Visual spatial reasoning listing
** start **
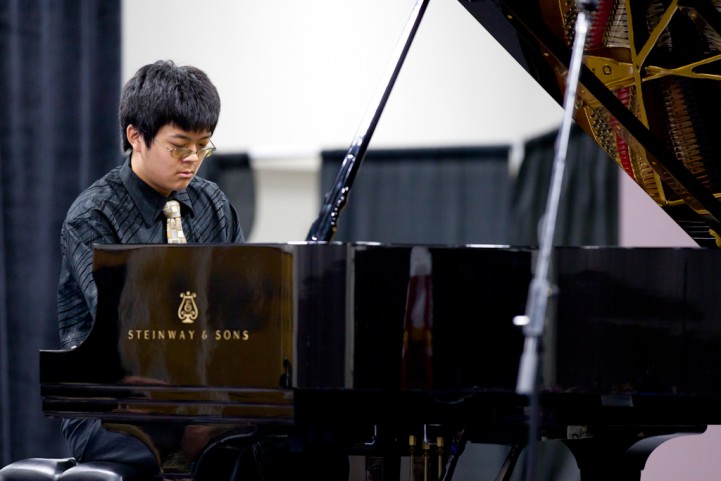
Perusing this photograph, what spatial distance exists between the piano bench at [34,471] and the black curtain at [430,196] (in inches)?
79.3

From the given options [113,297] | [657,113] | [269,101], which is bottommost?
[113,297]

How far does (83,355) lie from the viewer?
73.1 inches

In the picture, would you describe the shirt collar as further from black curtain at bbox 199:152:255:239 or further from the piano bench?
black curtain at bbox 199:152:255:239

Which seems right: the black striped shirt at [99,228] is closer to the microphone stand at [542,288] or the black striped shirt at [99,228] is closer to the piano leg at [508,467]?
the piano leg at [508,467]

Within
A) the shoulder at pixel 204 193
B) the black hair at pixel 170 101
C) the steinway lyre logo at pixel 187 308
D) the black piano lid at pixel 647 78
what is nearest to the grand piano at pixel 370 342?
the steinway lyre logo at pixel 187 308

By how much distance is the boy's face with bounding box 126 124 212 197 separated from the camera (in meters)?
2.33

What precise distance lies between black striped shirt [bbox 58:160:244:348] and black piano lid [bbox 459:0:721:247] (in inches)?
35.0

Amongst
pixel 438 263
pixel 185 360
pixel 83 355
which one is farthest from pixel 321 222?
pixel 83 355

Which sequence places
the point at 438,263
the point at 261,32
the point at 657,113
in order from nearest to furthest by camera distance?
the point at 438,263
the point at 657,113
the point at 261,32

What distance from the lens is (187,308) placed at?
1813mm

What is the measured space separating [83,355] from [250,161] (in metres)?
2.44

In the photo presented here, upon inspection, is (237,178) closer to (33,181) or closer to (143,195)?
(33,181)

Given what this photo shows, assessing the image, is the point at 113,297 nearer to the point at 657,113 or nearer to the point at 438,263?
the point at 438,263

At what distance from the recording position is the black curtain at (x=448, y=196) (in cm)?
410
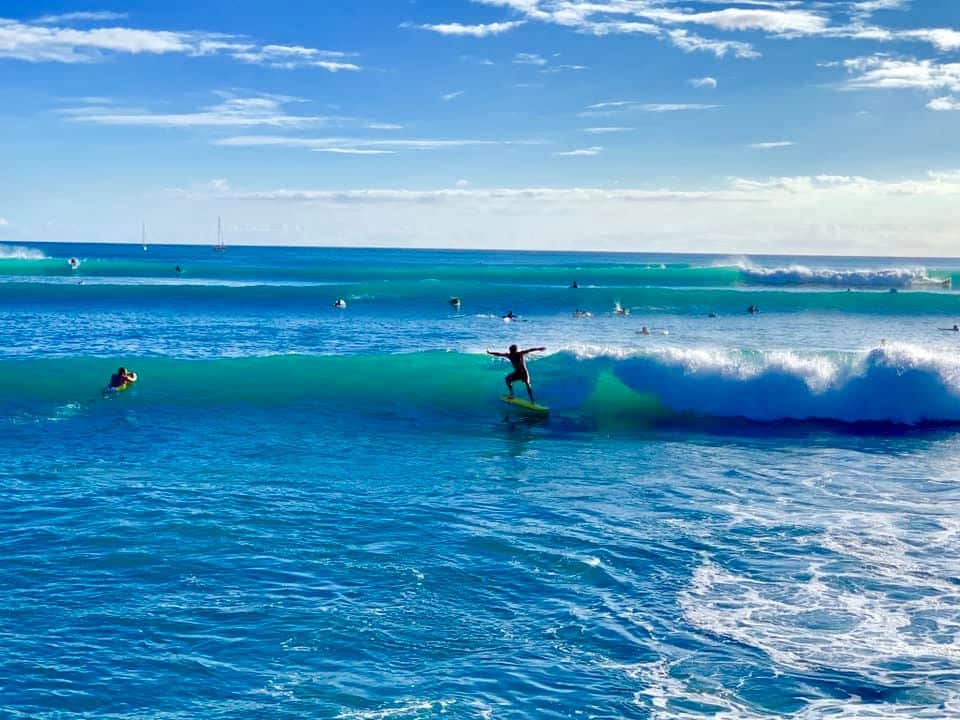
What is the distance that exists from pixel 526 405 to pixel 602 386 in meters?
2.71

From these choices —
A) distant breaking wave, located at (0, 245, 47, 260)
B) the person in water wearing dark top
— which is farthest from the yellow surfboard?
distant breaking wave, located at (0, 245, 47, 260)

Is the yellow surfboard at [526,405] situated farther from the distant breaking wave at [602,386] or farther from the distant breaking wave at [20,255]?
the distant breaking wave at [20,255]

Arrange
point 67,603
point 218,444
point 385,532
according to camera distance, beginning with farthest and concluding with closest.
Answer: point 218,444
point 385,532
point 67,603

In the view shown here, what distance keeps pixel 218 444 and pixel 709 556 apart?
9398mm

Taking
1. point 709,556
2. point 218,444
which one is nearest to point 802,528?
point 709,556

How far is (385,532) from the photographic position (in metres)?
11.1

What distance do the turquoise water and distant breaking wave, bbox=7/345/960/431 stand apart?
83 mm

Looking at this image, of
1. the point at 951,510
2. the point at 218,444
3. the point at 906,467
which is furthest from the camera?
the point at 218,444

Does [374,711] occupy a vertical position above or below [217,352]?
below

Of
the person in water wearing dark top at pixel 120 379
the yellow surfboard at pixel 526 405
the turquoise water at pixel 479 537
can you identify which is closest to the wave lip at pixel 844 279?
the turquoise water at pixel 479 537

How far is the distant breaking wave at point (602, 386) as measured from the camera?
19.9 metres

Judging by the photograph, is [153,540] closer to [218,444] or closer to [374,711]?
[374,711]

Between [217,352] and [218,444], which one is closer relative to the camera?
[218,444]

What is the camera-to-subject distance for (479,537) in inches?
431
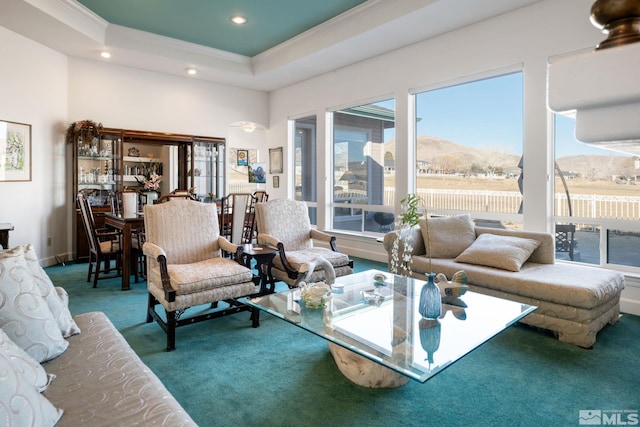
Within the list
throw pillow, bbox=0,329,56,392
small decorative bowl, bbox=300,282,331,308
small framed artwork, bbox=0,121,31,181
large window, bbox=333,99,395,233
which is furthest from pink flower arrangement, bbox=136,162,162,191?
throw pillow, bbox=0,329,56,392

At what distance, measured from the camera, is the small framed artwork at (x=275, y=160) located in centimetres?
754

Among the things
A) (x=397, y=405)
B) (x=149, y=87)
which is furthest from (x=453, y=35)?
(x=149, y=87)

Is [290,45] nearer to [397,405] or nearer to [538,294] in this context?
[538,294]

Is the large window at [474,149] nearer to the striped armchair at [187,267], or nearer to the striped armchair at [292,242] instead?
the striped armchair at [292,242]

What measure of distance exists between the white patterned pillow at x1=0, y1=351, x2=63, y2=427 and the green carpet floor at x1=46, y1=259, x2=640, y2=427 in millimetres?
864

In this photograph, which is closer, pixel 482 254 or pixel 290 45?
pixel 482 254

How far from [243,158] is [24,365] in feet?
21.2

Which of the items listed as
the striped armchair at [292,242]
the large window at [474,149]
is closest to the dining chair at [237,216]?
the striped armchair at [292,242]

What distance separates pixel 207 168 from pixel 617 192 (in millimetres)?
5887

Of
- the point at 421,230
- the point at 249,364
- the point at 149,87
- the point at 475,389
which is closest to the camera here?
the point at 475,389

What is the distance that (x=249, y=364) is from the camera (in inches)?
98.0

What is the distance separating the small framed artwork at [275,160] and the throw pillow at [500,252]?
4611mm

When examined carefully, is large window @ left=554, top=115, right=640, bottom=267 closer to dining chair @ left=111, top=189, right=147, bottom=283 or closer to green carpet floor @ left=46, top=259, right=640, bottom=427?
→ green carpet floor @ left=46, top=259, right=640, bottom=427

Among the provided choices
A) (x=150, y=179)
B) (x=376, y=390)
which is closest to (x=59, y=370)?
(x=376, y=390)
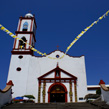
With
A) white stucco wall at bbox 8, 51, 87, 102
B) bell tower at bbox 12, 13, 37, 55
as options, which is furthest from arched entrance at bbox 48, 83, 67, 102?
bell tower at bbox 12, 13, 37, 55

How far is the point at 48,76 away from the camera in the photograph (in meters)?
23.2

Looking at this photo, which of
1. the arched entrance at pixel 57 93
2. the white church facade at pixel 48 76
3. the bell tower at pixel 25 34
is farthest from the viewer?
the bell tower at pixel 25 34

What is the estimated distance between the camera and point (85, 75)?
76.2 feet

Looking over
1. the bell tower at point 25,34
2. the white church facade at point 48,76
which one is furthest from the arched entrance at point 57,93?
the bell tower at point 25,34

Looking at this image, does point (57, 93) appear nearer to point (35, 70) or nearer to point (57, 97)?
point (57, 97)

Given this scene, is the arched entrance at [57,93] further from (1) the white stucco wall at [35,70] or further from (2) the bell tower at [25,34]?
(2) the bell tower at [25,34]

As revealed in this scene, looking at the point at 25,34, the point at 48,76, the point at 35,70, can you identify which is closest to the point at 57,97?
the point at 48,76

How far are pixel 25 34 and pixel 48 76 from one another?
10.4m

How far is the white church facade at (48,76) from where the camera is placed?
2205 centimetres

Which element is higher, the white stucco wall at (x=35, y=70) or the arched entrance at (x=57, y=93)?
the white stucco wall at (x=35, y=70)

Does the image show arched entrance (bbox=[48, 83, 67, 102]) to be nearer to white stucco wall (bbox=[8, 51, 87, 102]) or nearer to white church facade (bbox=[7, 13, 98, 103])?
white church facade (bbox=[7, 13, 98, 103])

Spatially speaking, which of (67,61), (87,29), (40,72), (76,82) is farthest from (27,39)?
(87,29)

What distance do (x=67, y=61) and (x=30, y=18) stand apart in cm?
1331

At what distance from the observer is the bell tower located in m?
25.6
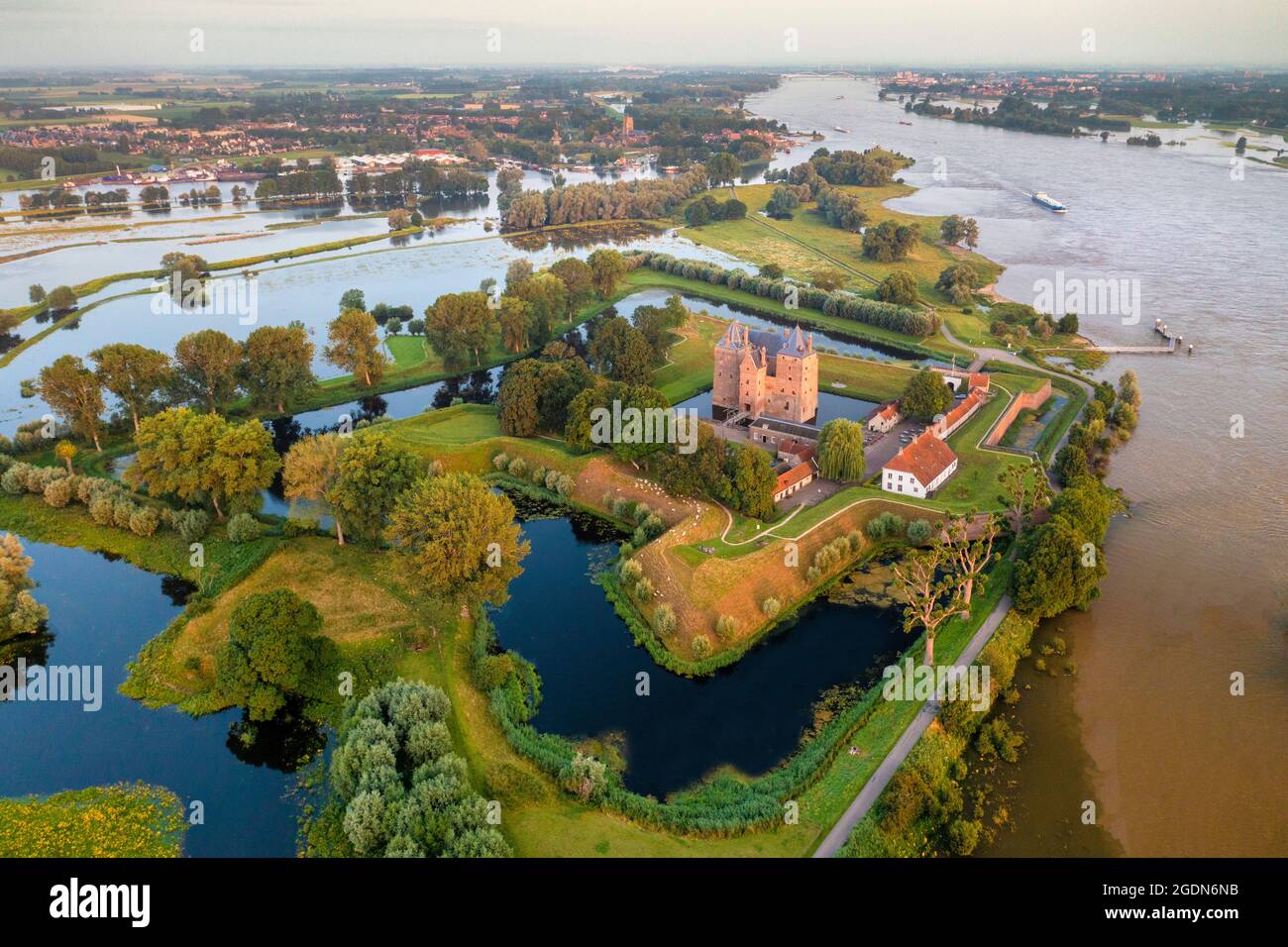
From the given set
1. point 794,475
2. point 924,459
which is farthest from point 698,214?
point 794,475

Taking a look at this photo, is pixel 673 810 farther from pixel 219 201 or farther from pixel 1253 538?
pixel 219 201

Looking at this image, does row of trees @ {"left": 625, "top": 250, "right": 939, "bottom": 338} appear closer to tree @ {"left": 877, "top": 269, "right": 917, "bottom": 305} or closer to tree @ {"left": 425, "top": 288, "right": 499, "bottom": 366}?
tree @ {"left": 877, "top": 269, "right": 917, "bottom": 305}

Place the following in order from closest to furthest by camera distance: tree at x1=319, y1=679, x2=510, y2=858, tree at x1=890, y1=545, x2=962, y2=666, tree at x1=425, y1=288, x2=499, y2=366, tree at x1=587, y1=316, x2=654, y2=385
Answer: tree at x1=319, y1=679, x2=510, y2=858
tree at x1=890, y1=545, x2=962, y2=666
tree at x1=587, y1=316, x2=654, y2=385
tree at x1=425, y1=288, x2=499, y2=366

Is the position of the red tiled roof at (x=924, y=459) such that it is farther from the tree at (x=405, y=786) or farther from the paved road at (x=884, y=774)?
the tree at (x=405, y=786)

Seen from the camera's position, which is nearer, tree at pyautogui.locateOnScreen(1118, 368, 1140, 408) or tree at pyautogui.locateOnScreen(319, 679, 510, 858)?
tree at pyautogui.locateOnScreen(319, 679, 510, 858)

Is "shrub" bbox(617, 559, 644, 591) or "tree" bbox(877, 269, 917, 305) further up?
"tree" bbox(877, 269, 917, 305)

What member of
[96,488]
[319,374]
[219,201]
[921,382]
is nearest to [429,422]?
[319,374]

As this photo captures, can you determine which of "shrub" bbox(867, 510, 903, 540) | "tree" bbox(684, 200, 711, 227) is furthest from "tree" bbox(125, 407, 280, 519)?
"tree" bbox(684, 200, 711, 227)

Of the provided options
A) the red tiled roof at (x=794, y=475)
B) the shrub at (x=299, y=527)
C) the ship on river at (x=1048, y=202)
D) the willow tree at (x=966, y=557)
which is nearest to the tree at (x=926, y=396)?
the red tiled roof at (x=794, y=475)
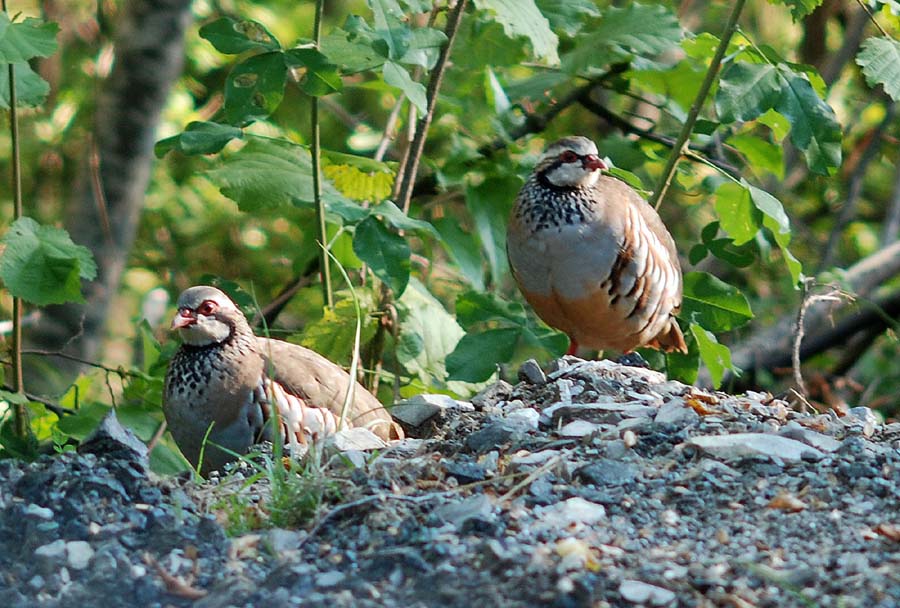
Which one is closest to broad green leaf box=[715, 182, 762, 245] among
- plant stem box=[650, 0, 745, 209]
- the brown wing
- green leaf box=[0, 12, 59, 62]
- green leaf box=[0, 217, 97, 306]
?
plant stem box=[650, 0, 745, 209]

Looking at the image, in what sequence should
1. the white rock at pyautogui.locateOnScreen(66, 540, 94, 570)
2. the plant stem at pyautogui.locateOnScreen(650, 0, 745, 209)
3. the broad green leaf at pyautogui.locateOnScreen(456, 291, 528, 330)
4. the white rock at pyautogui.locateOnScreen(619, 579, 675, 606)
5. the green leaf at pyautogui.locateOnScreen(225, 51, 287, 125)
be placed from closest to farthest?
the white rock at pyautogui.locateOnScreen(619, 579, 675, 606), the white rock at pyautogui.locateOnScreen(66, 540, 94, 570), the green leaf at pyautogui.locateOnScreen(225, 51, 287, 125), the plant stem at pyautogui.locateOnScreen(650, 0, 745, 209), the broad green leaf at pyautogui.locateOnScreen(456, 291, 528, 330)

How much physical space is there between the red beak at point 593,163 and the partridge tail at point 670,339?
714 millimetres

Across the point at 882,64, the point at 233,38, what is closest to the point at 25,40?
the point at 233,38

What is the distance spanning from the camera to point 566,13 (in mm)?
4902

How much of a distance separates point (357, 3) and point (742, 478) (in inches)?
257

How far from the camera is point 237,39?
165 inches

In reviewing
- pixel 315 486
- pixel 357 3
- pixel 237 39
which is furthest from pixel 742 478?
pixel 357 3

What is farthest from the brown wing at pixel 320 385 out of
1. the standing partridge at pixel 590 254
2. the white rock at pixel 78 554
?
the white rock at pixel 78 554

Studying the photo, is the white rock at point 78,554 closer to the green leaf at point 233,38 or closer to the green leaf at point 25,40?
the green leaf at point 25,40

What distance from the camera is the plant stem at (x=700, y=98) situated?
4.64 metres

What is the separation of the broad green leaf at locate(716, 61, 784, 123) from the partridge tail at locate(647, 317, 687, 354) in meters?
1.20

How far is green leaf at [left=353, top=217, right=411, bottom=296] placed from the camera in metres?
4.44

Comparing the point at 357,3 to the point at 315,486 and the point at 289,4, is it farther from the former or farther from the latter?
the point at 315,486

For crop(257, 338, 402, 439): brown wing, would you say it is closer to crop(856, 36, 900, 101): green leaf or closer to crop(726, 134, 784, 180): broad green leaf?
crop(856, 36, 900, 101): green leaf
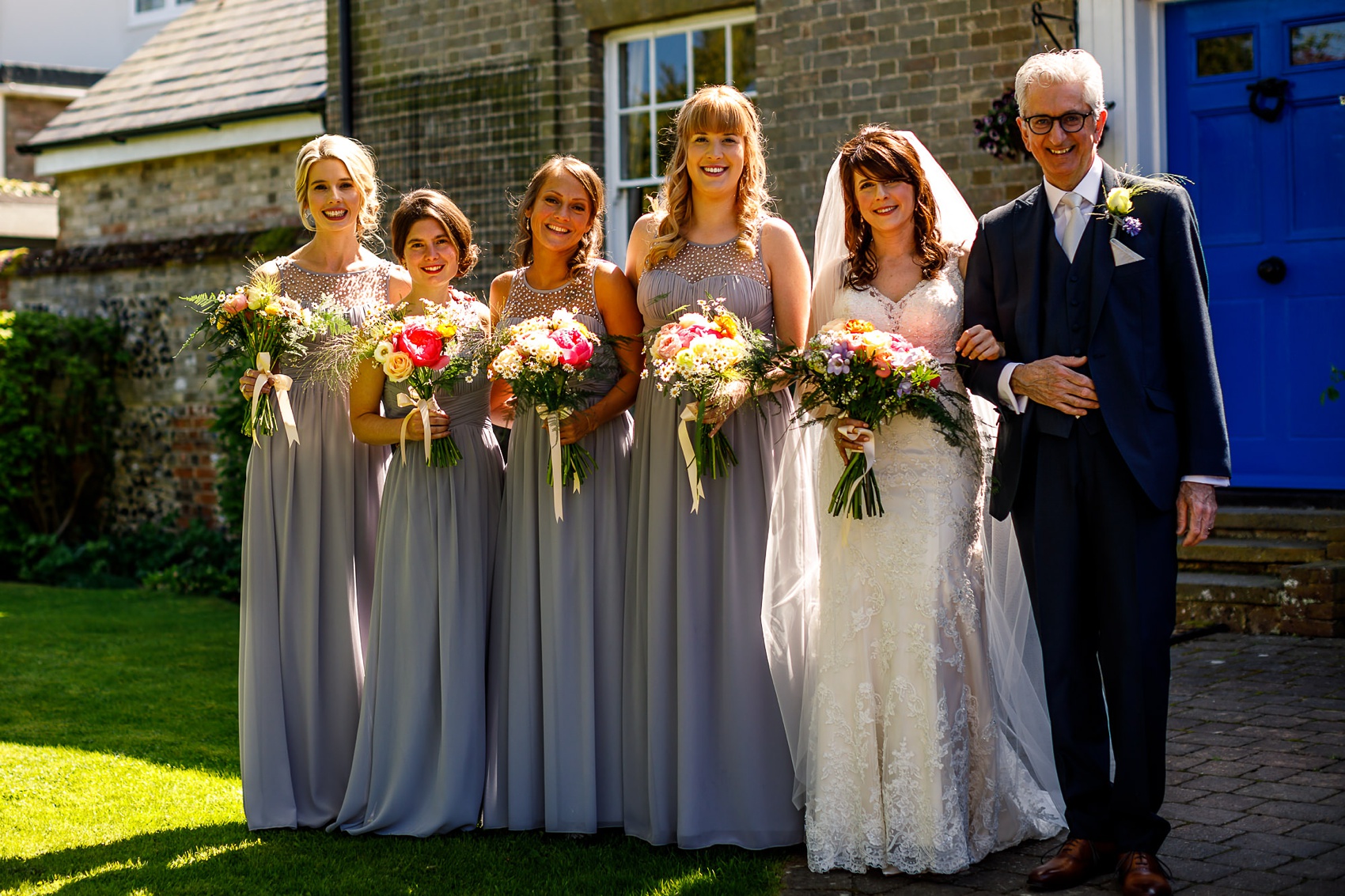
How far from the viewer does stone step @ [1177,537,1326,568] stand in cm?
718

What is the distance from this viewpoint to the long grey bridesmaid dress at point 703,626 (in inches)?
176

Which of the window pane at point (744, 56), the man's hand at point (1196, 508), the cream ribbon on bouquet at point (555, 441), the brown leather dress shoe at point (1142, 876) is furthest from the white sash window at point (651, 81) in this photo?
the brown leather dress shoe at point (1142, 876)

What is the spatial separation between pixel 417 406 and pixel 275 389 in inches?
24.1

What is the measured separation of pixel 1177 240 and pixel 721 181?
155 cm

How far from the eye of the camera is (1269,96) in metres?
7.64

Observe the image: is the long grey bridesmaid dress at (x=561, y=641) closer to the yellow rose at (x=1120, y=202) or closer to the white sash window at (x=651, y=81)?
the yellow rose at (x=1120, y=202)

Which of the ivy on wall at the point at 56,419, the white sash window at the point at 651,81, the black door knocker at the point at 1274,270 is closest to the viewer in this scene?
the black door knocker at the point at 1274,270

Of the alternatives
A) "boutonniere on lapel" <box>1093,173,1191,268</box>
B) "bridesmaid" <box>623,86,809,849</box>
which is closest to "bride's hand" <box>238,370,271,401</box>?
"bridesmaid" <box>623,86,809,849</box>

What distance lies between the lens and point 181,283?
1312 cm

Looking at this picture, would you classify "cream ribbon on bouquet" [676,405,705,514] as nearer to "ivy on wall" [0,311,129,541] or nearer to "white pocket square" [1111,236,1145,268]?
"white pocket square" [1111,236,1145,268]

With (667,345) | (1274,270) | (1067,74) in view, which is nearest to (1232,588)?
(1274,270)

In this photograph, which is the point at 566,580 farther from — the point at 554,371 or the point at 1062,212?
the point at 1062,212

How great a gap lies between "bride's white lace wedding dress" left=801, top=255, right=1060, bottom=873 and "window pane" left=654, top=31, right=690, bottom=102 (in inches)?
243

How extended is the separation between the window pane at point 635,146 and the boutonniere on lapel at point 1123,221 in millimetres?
** end **
In the listing above, reproduce verbatim every line from the line with "From the given options" up to and including the line with "73.1 inches".

## Answer in full
From the given options [113,297] | [657,113] | [269,101], which is bottommost?
[113,297]

How far does (83,355) lie from the viewer?
73.1 inches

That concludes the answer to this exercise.